(TASK DATA begins)

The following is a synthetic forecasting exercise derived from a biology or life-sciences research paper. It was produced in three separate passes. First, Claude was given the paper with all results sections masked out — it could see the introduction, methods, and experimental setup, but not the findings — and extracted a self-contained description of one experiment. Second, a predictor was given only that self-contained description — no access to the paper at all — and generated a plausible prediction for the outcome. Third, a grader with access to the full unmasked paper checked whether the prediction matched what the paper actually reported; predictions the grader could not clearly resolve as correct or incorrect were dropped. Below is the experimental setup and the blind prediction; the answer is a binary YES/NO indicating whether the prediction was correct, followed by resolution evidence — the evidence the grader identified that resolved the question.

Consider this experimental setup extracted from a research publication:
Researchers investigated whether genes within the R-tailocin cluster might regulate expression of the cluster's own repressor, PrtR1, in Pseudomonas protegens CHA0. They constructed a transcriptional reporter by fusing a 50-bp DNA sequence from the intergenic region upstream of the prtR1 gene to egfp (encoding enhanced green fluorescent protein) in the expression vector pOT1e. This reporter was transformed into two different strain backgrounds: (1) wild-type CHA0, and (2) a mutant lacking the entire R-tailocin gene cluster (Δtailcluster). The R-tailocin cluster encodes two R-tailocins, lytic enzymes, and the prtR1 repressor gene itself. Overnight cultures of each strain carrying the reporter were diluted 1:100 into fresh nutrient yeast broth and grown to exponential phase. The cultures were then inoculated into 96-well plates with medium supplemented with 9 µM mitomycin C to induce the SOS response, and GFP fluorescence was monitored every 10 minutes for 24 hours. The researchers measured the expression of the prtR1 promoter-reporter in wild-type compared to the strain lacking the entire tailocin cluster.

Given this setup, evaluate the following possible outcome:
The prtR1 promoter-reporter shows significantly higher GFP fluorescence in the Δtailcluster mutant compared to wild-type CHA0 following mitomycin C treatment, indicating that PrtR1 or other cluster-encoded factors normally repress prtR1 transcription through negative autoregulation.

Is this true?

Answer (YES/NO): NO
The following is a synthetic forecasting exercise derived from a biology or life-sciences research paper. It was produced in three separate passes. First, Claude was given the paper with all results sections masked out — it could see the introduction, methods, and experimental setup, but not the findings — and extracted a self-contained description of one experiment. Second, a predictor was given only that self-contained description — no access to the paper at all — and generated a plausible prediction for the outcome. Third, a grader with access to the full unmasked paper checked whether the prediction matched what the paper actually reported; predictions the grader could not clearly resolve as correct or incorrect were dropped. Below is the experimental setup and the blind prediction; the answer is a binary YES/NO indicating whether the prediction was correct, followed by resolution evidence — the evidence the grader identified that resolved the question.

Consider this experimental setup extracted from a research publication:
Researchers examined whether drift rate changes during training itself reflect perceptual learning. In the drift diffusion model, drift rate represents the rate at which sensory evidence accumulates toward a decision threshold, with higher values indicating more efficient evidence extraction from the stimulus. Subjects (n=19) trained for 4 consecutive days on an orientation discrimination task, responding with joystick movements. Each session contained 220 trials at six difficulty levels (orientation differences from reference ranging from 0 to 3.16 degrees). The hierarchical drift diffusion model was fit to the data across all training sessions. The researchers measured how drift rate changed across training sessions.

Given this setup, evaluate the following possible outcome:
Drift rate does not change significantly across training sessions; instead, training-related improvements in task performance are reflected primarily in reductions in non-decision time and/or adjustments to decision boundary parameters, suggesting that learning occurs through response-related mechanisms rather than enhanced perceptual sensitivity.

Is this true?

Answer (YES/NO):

(TASK DATA ends)

→ **EXERCISE INSTRUCTIONS**
The listing above is to be transcribed in full, with no line omitted.

→ **RESPONSE FOR THIS EXERCISE**
The following is a synthetic forecasting exercise derived from a biology or life-sciences research paper. It was produced in three separate passes. First, Claude was given the paper with all results sections masked out — it could see the introduction, methods, and experimental setup, but not the findings — and extracted a self-contained description of one experiment. Second, a predictor was given only that self-contained description — no access to the paper at all — and generated a plausible prediction for the outcome. Third, a grader with access to the full unmasked paper checked whether the prediction matched what the paper actually reported; predictions the grader could not clearly resolve as correct or incorrect were dropped. Below is the experimental setup and the blind prediction; the answer is a binary YES/NO indicating whether the prediction was correct, followed by resolution evidence — the evidence the grader identified that resolved the question.

Consider this experimental setup extracted from a research publication:
Researchers investigated whether genes within the R-tailocin cluster might regulate expression of the cluster's own repressor, PrtR1, in Pseudomonas protegens CHA0. They constructed a transcriptional reporter by fusing a 50-bp DNA sequence from the intergenic region upstream of the prtR1 gene to egfp (encoding enhanced green fluorescent protein) in the expression vector pOT1e. This reporter was transformed into two different strain backgrounds: (1) wild-type CHA0, and (2) a mutant lacking the entire R-tailocin gene cluster (Δtailcluster). The R-tailocin cluster encodes two R-tailocins, lytic enzymes, and the prtR1 repressor gene itself. Overnight cultures of each strain carrying the reporter were diluted 1:100 into fresh nutrient yeast broth and grown to exponential phase. The cultures were then inoculated into 96-well plates with medium supplemented with 9 µM mitomycin C to induce the SOS response, and GFP fluorescence was monitored every 10 minutes for 24 hours. The researchers measured the expression of the prtR1 promoter-reporter in wild-type compared to the strain lacking the entire tailocin cluster.

Given this setup, evaluate the following possible outcome:
The prtR1 promoter-reporter shows significantly higher GFP fluorescence in the Δtailcluster mutant compared to wild-type CHA0 following mitomycin C treatment, indicating that PrtR1 or other cluster-encoded factors normally repress prtR1 transcription through negative autoregulation.

Is this true?

Answer (YES/NO): NO
The following is a synthetic forecasting exercise derived from a biology or life-sciences research paper. It was produced in three separate passes. First, Claude was given the paper with all results sections masked out — it could see the introduction, methods, and experimental setup, but not the findings — and extracted a self-contained description of one experiment. Second, a predictor was given only that self-contained description — no access to the paper at all — and generated a plausible prediction for the outcome. Third, a grader with access to the full unmasked paper checked whether the prediction matched what the paper actually reported; predictions the grader could not clearly resolve as correct or incorrect were dropped. Below is the experimental setup and the blind prediction; the answer is a binary YES/NO indicating whether the prediction was correct, followed by resolution evidence — the evidence the grader identified that resolved the question.

Consider this experimental setup extracted from a research publication:
Researchers examined whether drift rate changes during training itself reflect perceptual learning. In the drift diffusion model, drift rate represents the rate at which sensory evidence accumulates toward a decision threshold, with higher values indicating more efficient evidence extraction from the stimulus. Subjects (n=19) trained for 4 consecutive days on an orientation discrimination task, responding with joystick movements. Each session contained 220 trials at six difficulty levels (orientation differences from reference ranging from 0 to 3.16 degrees). The hierarchical drift diffusion model was fit to the data across all training sessions. The researchers measured how drift rate changed across training sessions.

Given this setup, evaluate the following possible outcome:
Drift rate does not change significantly across training sessions; instead, training-related improvements in task performance are reflected primarily in reductions in non-decision time and/or adjustments to decision boundary parameters, suggesting that learning occurs through response-related mechanisms rather than enhanced perceptual sensitivity.

Is this true?

Answer (YES/NO):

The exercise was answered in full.